## PROBLEM STATEMENT:
Rewrite the data below as a JSON list of strings, one string per line and no blank lines, from the first line through the line containing "95H224L228 104L252 101V98H265V95H284L278".

## STORED DATA:
— Begin —

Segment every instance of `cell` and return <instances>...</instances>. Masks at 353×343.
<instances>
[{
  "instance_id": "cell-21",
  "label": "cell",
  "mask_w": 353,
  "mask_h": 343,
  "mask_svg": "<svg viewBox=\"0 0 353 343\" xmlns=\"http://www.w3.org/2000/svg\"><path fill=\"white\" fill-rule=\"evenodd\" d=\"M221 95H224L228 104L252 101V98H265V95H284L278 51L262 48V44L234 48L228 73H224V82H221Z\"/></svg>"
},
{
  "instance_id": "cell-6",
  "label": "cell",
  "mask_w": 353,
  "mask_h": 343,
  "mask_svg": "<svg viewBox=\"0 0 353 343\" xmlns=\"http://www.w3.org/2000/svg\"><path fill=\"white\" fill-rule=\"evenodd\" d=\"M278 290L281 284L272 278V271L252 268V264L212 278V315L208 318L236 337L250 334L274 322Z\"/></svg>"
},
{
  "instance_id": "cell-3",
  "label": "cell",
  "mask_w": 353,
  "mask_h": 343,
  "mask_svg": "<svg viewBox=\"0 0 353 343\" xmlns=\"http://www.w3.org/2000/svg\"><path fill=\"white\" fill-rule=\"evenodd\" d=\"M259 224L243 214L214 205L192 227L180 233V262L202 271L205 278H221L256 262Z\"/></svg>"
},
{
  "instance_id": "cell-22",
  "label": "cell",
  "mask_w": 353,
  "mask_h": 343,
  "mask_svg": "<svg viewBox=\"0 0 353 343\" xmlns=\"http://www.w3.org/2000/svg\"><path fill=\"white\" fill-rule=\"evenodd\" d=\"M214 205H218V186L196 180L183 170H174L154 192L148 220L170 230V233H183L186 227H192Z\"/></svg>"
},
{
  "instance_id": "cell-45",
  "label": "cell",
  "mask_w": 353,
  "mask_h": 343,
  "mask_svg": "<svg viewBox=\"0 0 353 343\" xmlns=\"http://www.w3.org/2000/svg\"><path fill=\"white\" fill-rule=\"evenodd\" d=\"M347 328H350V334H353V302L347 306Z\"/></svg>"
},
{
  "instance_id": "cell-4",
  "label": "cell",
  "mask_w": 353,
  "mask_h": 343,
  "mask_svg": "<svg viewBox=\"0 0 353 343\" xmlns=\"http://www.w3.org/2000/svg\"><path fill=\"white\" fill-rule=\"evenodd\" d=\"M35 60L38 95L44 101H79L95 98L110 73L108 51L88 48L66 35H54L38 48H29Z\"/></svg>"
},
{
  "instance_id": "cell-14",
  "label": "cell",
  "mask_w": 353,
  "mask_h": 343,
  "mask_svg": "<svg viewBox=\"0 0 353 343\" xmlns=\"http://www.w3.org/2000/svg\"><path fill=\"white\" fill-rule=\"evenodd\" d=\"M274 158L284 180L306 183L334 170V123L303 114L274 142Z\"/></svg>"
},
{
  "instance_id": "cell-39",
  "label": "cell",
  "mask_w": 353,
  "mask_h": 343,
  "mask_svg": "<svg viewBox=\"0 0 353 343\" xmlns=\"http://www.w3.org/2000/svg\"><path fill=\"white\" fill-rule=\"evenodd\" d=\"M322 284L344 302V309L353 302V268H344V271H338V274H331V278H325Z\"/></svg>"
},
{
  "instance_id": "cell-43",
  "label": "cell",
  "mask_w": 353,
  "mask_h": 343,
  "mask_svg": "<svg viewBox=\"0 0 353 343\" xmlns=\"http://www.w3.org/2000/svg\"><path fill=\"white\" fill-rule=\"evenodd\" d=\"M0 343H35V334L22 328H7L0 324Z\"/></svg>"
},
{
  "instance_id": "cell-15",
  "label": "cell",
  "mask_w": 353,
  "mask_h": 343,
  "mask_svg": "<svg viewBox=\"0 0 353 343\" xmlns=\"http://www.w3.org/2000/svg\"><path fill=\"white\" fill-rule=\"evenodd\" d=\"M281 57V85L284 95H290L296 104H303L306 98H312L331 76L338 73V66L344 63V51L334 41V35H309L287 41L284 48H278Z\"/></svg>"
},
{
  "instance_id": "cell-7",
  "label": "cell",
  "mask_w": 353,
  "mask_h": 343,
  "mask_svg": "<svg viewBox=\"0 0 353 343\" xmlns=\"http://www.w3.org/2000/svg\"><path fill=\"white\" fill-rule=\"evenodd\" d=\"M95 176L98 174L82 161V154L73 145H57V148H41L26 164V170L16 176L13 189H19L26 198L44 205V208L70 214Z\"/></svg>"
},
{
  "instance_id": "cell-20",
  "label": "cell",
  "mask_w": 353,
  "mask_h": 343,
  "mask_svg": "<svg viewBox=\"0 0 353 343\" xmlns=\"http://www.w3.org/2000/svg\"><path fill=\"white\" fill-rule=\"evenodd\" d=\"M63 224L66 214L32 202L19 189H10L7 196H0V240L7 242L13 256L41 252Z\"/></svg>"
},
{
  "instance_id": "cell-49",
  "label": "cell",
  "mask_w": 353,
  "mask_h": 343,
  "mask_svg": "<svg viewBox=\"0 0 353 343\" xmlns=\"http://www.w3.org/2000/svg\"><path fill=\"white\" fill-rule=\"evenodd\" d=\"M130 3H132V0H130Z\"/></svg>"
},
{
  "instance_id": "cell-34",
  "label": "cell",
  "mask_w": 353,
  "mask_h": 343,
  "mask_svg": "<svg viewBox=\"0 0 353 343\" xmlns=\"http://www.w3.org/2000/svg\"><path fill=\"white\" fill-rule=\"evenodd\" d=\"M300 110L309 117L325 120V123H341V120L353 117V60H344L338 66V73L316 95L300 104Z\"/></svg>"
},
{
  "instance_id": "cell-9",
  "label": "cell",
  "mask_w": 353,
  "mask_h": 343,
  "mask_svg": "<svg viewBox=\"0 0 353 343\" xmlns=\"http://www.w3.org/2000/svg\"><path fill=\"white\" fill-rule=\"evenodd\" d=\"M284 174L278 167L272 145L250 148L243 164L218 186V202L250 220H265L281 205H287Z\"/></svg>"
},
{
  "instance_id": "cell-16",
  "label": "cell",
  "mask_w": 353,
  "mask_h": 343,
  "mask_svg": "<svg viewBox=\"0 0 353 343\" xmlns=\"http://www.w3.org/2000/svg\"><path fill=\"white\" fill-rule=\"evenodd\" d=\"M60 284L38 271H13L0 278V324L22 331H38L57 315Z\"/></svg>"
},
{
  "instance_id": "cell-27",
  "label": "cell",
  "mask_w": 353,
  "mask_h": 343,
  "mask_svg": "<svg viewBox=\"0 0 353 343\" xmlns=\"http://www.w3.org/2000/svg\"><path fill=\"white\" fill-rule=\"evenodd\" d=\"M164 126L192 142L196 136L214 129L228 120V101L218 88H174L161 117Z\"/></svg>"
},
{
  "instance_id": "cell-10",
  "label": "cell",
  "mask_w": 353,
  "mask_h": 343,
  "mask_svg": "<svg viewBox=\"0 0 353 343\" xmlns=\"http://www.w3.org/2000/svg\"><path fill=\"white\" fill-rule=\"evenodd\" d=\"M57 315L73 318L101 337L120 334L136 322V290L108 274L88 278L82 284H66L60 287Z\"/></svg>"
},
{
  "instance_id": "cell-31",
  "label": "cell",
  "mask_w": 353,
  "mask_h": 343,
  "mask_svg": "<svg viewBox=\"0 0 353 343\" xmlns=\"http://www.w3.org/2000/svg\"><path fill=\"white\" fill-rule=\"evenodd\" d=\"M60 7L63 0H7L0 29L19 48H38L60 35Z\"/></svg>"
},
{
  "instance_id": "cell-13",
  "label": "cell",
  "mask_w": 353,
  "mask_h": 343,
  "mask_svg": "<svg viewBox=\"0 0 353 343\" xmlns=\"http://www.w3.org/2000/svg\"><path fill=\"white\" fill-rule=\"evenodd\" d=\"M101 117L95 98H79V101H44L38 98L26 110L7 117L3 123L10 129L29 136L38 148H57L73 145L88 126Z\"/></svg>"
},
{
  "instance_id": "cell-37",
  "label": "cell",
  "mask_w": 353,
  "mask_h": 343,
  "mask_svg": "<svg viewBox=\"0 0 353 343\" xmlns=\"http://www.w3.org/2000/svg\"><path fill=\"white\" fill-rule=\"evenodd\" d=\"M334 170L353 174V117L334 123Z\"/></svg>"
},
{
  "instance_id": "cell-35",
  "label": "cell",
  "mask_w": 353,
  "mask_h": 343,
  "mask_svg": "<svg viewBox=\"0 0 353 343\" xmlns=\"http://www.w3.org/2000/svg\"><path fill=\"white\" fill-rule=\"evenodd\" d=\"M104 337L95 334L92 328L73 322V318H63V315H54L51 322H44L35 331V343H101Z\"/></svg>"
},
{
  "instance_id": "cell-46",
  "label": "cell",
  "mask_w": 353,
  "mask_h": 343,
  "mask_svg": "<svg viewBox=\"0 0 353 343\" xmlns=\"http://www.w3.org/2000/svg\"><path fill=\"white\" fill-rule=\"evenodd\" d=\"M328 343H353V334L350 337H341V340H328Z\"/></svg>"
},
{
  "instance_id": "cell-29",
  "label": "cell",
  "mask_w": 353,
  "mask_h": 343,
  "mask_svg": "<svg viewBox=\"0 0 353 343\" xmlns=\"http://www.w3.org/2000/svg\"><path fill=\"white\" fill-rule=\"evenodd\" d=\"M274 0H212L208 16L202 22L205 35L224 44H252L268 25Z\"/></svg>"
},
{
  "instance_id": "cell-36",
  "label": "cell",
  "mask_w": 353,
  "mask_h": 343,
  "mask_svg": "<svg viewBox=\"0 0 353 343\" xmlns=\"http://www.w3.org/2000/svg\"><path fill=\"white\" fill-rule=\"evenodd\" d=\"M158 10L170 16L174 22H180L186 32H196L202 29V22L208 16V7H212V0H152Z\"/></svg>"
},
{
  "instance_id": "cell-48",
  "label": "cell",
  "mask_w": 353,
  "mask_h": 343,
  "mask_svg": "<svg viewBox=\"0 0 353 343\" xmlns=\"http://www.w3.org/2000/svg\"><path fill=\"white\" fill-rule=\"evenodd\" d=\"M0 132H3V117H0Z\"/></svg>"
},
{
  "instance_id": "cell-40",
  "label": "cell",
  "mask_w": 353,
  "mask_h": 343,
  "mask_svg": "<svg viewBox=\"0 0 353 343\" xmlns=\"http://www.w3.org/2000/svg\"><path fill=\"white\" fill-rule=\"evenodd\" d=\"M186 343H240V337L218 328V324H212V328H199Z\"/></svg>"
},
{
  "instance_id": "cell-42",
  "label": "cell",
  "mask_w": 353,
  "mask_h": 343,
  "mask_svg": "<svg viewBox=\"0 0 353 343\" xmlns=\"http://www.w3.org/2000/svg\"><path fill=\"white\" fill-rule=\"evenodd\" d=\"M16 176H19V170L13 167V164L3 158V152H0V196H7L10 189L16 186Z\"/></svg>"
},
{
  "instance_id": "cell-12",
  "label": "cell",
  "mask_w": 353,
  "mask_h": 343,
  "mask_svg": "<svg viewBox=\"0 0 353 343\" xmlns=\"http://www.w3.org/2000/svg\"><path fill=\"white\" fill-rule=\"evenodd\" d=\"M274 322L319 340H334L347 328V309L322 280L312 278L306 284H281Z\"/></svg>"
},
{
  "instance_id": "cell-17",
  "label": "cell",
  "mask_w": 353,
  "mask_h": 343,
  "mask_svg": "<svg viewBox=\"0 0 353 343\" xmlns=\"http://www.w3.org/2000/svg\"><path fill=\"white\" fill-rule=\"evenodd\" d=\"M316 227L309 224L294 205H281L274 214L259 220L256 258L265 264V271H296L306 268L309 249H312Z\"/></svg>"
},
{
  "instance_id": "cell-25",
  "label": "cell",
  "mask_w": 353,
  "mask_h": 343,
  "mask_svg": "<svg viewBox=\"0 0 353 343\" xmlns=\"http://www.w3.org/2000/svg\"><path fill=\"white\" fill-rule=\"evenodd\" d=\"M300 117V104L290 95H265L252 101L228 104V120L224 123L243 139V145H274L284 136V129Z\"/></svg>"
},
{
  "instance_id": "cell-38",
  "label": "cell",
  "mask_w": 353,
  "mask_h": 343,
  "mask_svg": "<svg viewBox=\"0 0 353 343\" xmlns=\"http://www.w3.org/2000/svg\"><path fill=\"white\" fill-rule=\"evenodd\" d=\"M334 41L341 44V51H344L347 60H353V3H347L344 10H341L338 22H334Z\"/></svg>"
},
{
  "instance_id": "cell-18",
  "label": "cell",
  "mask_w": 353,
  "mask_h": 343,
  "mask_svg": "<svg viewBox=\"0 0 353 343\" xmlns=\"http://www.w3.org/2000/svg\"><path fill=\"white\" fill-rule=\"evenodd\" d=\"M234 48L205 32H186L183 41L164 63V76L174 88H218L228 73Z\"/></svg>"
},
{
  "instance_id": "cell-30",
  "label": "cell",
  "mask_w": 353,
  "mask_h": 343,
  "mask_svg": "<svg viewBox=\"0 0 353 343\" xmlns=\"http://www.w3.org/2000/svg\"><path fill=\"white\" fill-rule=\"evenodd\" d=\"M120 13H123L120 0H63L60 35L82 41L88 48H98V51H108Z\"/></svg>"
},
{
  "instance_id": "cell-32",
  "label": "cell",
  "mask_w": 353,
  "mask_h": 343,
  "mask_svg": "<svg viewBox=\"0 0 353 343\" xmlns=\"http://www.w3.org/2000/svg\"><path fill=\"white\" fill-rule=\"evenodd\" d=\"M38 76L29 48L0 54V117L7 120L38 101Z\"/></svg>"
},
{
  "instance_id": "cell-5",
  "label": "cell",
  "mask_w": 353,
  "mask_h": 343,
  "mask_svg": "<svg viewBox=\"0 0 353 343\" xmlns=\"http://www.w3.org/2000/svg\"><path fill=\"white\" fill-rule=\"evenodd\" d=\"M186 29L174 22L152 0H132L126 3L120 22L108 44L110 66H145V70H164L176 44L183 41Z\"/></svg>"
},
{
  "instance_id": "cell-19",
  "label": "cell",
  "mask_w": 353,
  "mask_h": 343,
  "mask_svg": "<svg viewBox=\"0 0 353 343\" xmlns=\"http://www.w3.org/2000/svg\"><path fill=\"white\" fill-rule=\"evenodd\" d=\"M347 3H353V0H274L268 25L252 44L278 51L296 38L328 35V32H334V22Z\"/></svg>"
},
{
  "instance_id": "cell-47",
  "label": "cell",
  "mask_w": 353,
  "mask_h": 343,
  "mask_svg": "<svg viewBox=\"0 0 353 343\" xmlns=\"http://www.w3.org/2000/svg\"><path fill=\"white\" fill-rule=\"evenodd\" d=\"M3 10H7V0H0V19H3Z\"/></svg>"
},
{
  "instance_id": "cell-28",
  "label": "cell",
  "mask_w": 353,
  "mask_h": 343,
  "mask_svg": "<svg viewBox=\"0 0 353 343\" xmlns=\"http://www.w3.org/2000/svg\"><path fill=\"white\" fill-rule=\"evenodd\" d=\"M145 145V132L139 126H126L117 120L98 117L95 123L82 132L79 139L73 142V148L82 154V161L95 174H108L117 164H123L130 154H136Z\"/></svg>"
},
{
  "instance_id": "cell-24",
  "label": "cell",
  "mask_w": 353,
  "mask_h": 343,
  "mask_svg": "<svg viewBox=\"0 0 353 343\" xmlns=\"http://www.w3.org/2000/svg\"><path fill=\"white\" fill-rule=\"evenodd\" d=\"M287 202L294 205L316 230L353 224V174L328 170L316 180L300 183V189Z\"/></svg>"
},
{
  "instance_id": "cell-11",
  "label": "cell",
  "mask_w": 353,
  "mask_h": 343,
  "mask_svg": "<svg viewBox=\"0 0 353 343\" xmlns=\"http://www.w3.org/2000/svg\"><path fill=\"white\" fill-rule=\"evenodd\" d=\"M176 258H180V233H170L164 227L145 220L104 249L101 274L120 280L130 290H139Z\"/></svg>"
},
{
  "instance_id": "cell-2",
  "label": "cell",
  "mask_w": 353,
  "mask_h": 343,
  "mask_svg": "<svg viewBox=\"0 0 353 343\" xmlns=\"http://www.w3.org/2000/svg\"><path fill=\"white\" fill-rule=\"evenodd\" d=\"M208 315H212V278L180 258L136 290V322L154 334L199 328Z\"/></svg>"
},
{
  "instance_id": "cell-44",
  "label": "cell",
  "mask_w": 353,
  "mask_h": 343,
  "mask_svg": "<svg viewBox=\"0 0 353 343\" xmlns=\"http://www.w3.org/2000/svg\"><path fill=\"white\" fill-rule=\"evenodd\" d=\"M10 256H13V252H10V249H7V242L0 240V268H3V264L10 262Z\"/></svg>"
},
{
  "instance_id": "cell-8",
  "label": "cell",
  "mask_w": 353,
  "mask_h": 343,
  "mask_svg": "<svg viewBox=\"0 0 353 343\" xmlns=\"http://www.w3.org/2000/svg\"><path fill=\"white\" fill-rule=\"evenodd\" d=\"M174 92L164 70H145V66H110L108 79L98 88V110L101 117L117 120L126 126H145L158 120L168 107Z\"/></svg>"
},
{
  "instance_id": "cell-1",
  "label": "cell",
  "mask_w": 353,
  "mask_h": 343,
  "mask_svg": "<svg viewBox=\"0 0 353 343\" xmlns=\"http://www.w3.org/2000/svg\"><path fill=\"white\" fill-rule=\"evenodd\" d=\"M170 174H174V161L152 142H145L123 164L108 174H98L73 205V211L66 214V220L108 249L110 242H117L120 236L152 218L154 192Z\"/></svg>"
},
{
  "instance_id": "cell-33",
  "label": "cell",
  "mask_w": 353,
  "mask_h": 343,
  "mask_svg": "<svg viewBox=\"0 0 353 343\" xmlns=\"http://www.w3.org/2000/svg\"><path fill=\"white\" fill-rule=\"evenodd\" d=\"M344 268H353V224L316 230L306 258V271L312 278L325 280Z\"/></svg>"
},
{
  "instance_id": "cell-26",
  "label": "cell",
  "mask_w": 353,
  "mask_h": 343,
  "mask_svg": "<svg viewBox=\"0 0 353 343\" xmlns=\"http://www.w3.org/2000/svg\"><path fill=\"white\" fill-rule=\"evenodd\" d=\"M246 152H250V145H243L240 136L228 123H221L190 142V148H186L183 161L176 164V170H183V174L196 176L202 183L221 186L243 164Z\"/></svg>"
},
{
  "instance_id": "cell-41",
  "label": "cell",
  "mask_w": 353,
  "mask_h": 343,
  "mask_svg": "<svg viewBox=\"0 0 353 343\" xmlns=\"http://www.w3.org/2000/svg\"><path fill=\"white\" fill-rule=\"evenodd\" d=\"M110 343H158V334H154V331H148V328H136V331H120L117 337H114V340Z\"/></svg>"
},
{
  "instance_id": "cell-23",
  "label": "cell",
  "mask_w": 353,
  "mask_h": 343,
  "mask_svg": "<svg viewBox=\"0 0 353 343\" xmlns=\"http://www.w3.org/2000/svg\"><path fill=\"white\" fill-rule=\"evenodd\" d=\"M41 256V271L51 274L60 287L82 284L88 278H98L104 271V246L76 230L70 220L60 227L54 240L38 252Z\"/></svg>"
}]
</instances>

— End —

## TASK RESPONSE:
[
  "Segment every instance of `cell` and return <instances>...</instances>. Masks at 353×343.",
  "<instances>",
  "[{",
  "  \"instance_id\": \"cell-21\",",
  "  \"label\": \"cell\",",
  "  \"mask_w\": 353,",
  "  \"mask_h\": 343,",
  "  \"mask_svg\": \"<svg viewBox=\\\"0 0 353 343\\\" xmlns=\\\"http://www.w3.org/2000/svg\\\"><path fill=\\\"white\\\" fill-rule=\\\"evenodd\\\" d=\\\"M221 95H224L228 104L252 101V98H265V95H284L278 51L262 48V44L234 48L228 73H224V82H221Z\\\"/></svg>\""
]